- Estudo liderado por Kenneth Wright mostrou que passar um fim de semana acampando pode adiantar o relógio circadiano em cerca de duas horas.
- Os participantes ficaram em contato com ciclos naturais de dia e noite, sem lanternas ou celulares, recebendo quatro vezes mais luz natural durante o dia.
- O ajuste ocorre porque o sono fica mais alinhado com o nascer e o pôr do sol, levando a acordar mais cedo e a reduzir o tempo de sono pela manhã.
- Pesquisas associam horários de sono mais cedo a melhores resultados de saúde, incluindo menor risco de doenças cardiovasculares, depressão, obesidade e diabetes.

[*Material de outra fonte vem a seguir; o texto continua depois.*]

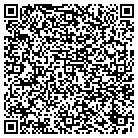 QR code with Kitchens By Design contacts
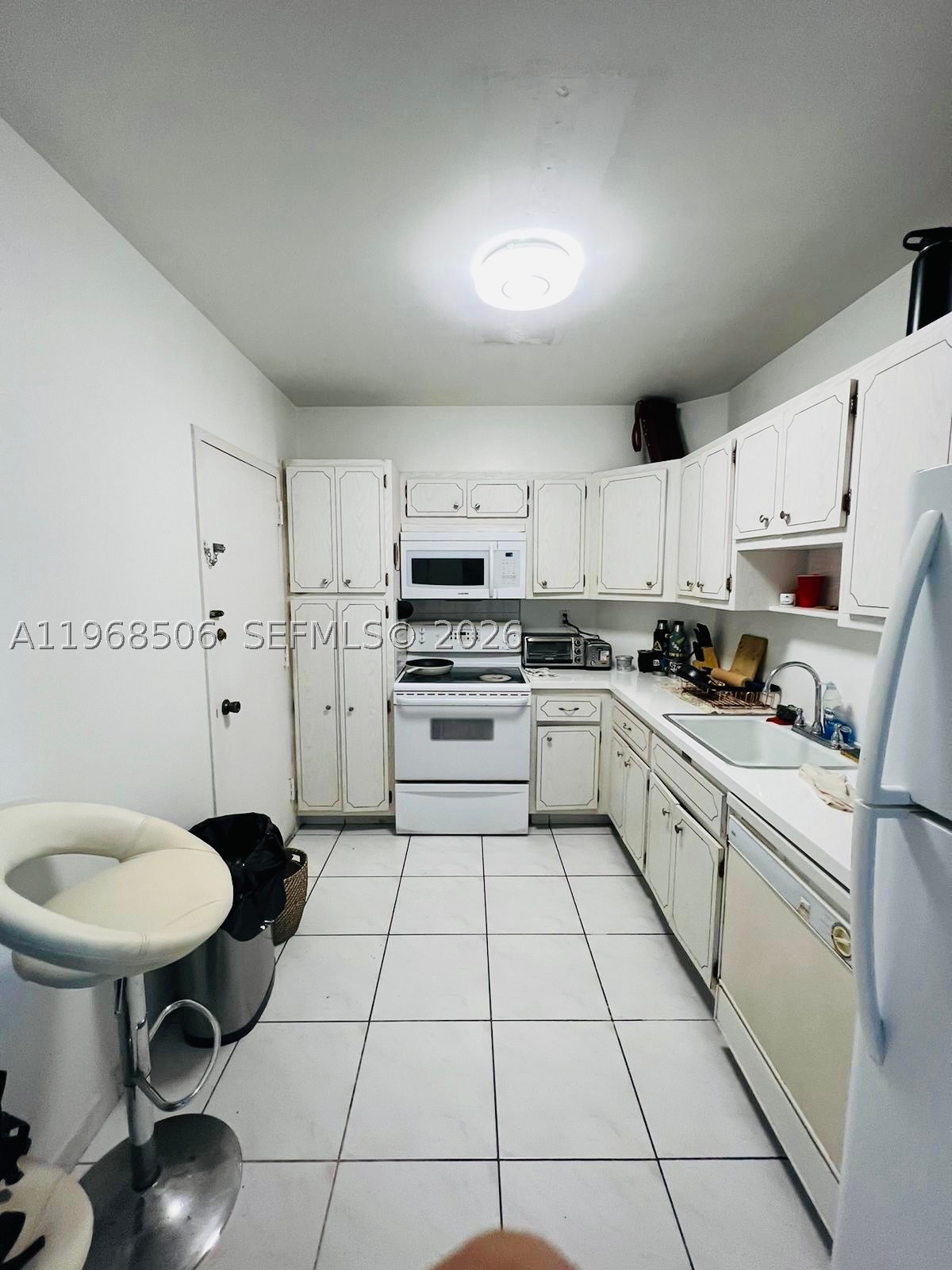 Sunny Isles Beach photo 3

- Além disso, dormir ao ar livre pode manter o corpo mais em sintonia com a biologia, indo além do simples ambiente, e mudanças na iluminação artificial à noite também ajudam.

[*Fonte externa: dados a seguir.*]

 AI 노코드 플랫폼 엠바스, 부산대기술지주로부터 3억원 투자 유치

O camping pode melhorar a qualidade do sono, segundo pesquisas que analisam o relógio biológico humano. O estudo mostra que ficar sem iluminação artificial e exposto à luz natural ajuda a alinhar o sono com os ciclos diários.
A pesquisa liderada por Kenneth Wright, da Universidade do Colorado Boulder, acompanhou voluntários em uma semana de acampamento nas Montanhas Rochosas. Sem lanternas ou celulares, eles vivenciaram quatro vezes mais luz solar durante o dia.
Os resultados indicaram que o relógio circadiano dos participantes avançou cerca de duas horas após a experiência ao ar livre. Melatonina, hormônio do sono, também registrou padrões diferentes em relação ao sono em casa.
O que mudou no sono e por que importa
O ajuste do ritmo circadiano, com início de sono mais cedo, pode reduzir riscos de doenças associadas ao atraso no horário de dormir, como problemas cardíacos e depressão. A mudança é observada mesmo em jornadas curtas de fim de semana.
Em entrevista, Wright explicou que a luz natural influencia o mecanismo biológico do sono. A exposição ao ambiente externo tende a tornar o despertar mais compatível com a biologia humana.
Experiências de campistas
Pesquisadores observaram que dormir ao ar livre pode exigir mais energia mental para acordar no meio da noite, especialmente no inverno, mas resultou em mais sono total. A diferença é atribuída à duração mais longa da “noite biológica” em quem acampou.
Entre as experiências relatadas, uma pesquisadora envolvida em atividades ao ar livre relatou acordar com o canto dos pássaros e perceber maior vitalidade durante o dia após noites sem iluminação artificial.
Dicas para iniciantes
Especialistas sugerem evitar áreas sob árvores para não enfrentar chuva repentina. Investir em isolamento térmico entre o corpo e o solo ajuda a manter o conforto durante a noite.
Para quem pretende experimentar, há opções de aluguel de barracas e até empréstimo em bibliotecas de objetos, facilitando o acesso sem alto custo inicial.
Implicações para a saúde
Além de melhoria no sono, a redução da exposição à luz artificial noturna pode favorecer a pressão arterial, a regulação hormonal e o humor. Estudos sinalizam efeitos benéficos de um ritmo mais previsível ao longo do dia.
Os efeitos completos de dormir ao ar livre continuam em investigação, mas já se sabe que adaptar-se aos ciclos naturais pode trazer ganhos de bem-estar ao longo do tempo.